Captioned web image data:
+ + + +
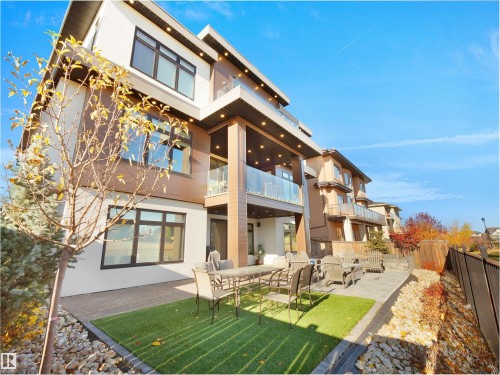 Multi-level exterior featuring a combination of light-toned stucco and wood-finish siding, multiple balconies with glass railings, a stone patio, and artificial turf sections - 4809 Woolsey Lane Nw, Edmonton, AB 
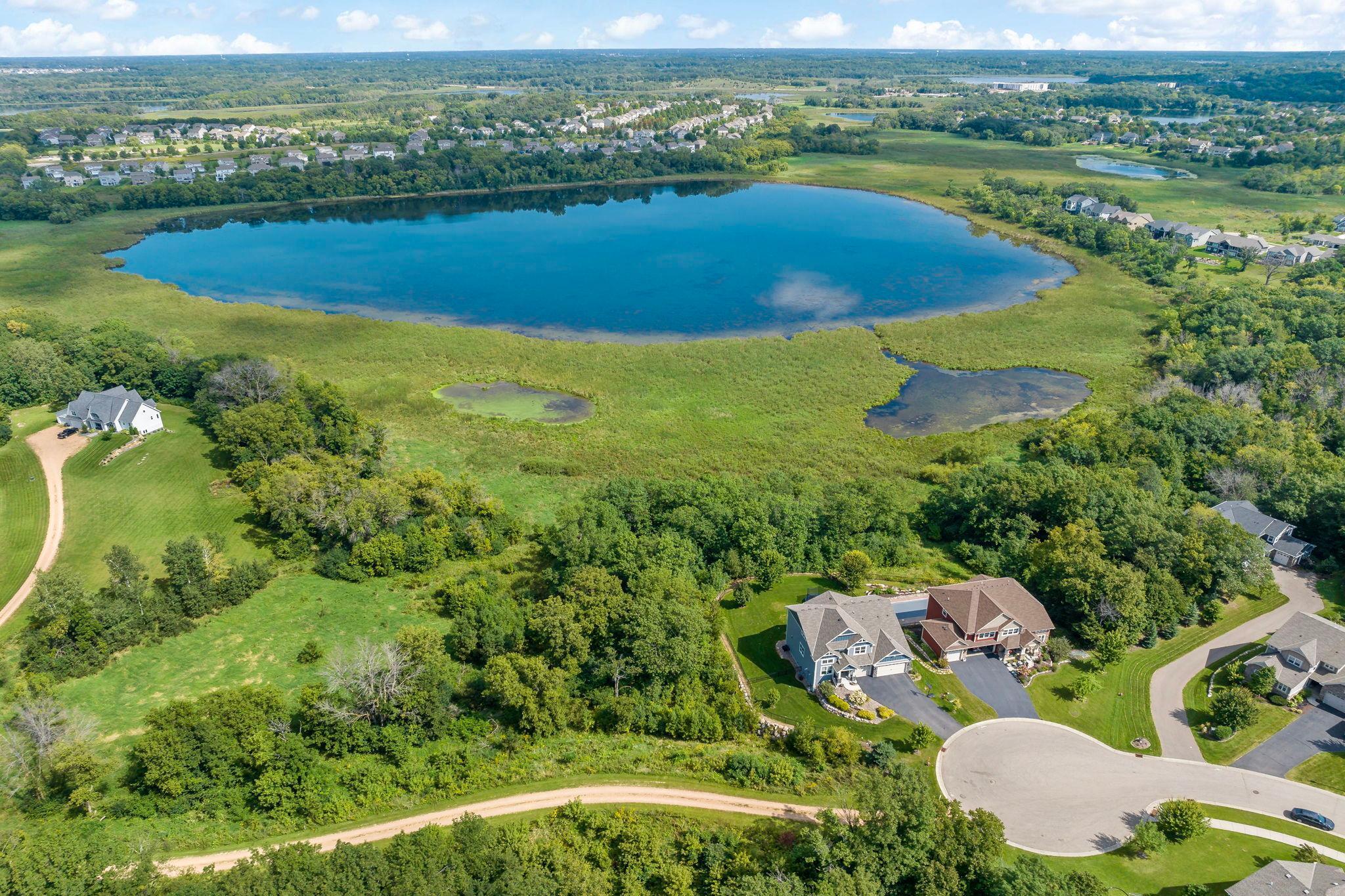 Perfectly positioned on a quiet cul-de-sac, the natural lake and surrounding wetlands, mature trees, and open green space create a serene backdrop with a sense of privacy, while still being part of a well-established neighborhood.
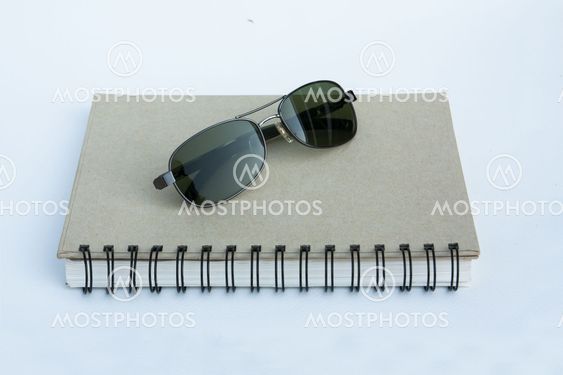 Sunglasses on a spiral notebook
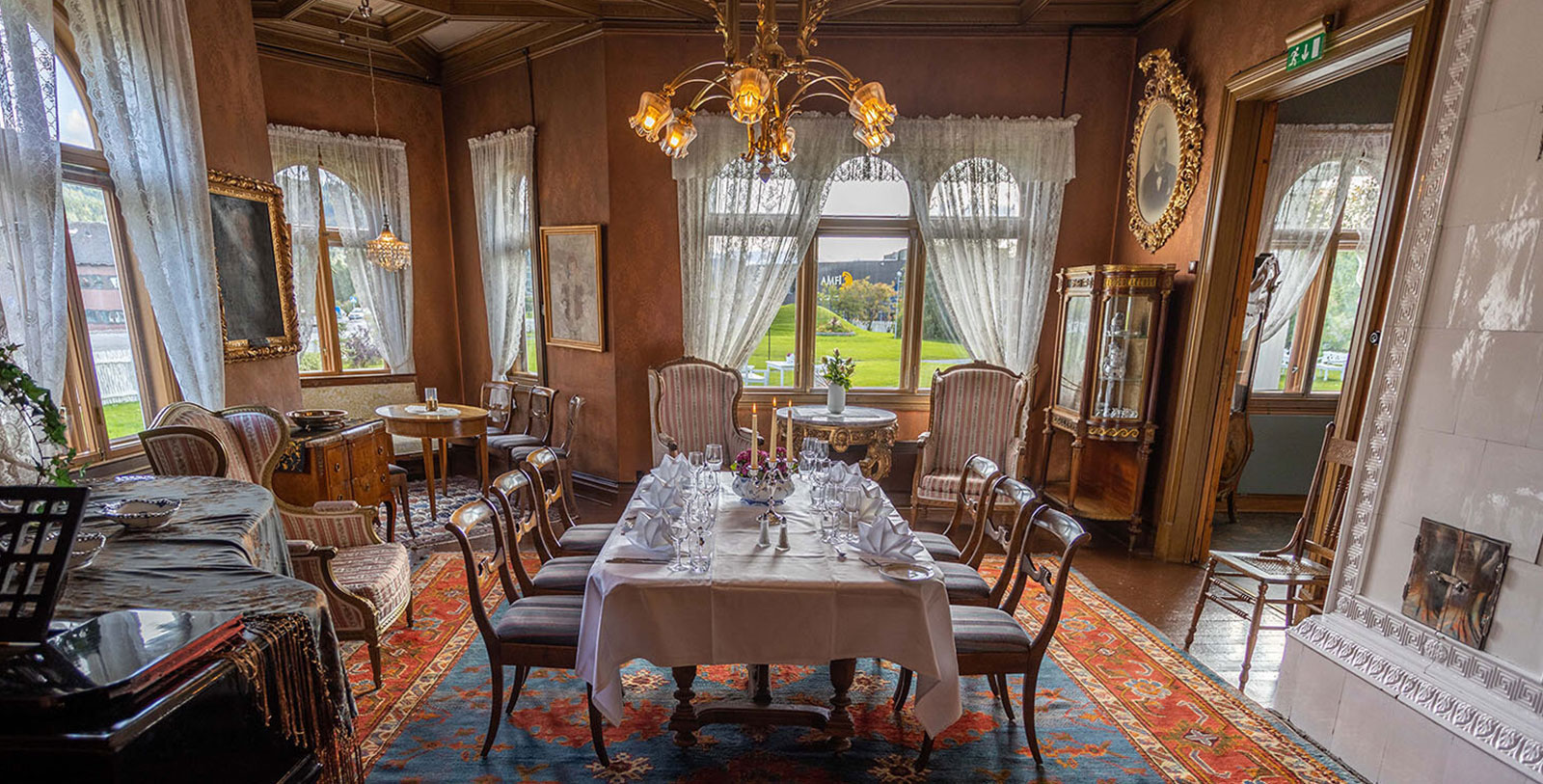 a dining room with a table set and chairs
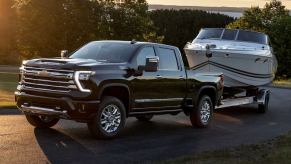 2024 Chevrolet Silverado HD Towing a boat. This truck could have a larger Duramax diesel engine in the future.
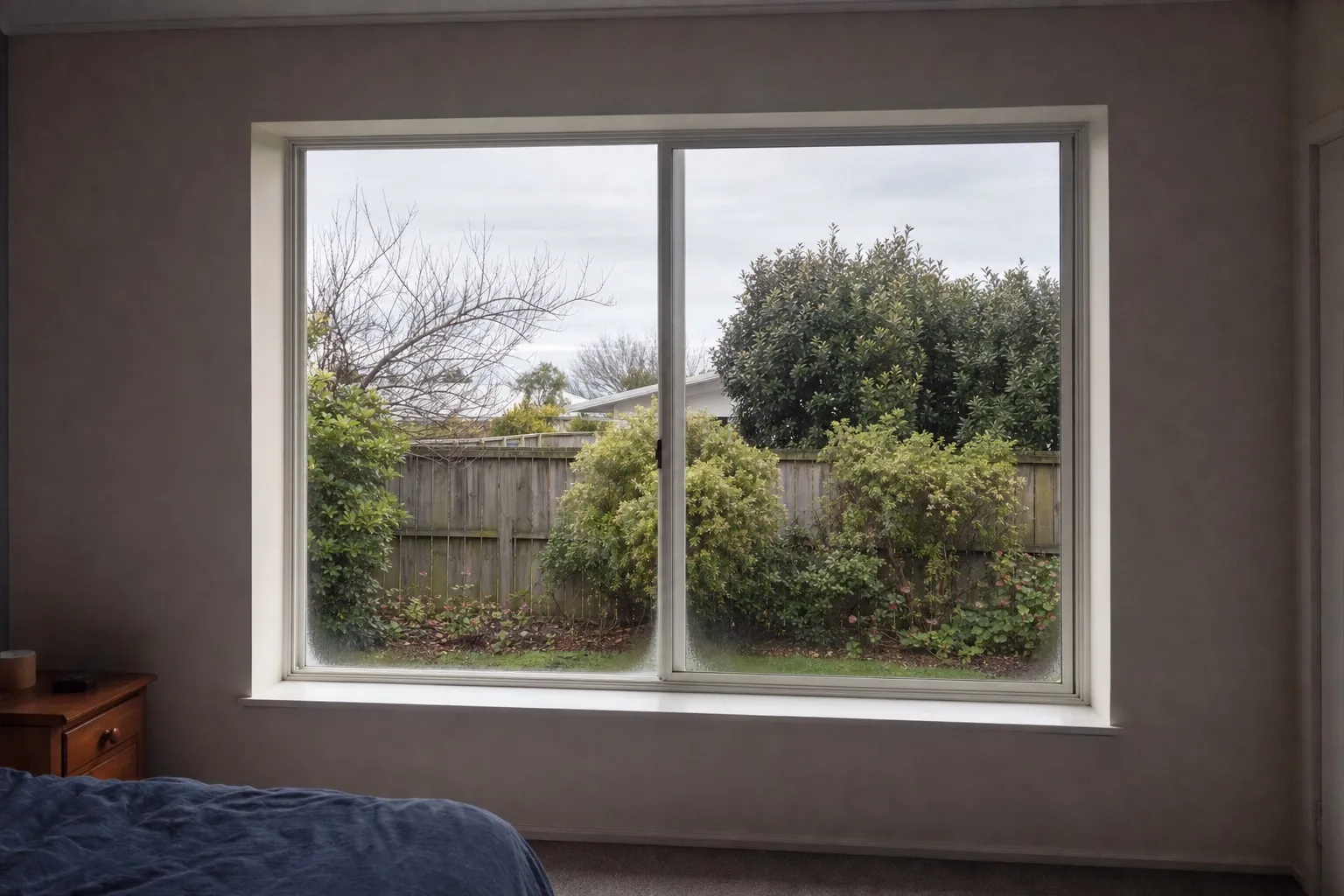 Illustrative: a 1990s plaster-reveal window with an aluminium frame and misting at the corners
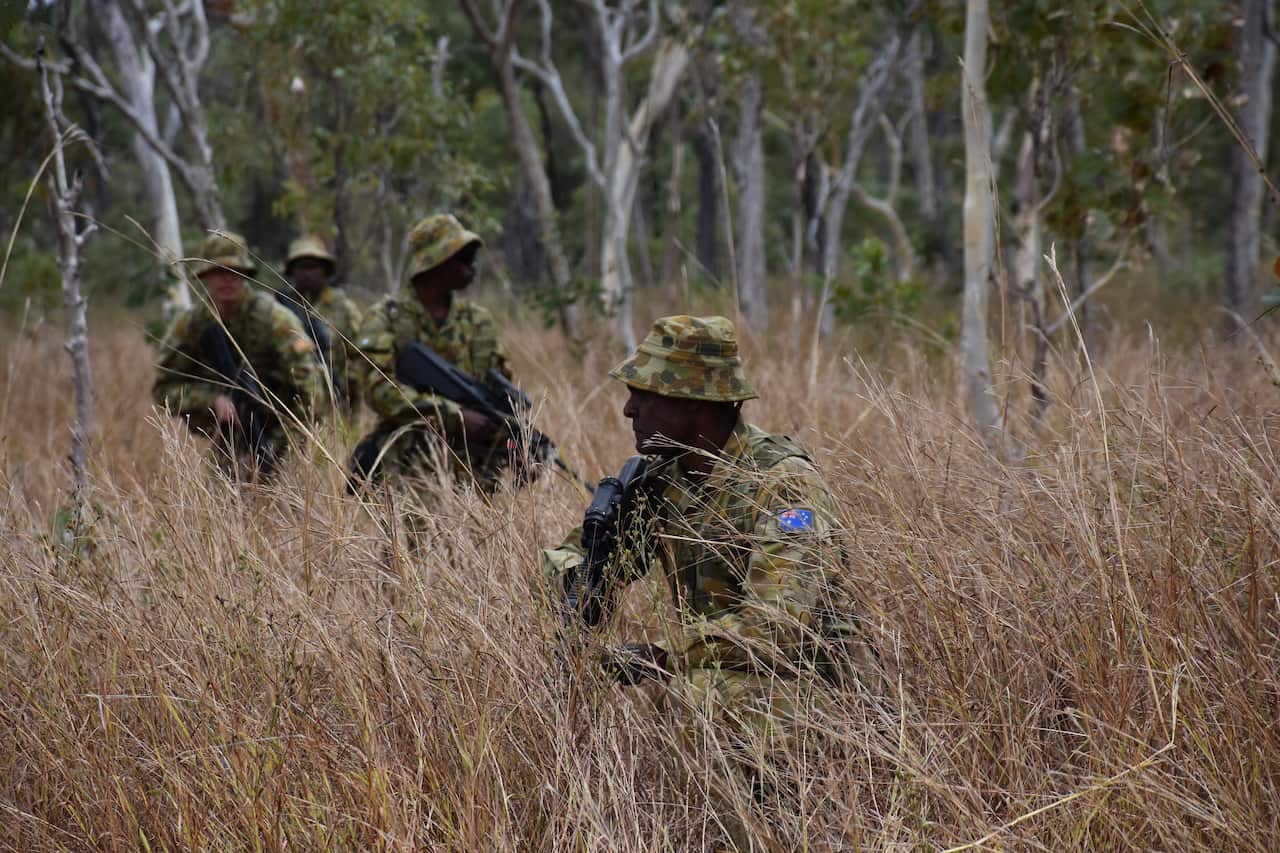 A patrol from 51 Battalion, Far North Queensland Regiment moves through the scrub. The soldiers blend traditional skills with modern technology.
+ + + +
• **Work order**
Leave out each picture and extract the lines from the one containing "2024 Chevrolet Silverado" through the end of the records above, inclusive, exactly as they stand.

• **Solved problem**
 2024 Chevrolet Silverado HD Towing a boat. This truck could have a larger Duramax diesel engine in the future.
 Illustrative: a 1990s plaster-reveal window with an aluminium frame and misting at the corners
 A patrol from 51 Battalion, Far North Queensland Regiment moves through the scrub. The soldiers blend traditional skills with modern technology.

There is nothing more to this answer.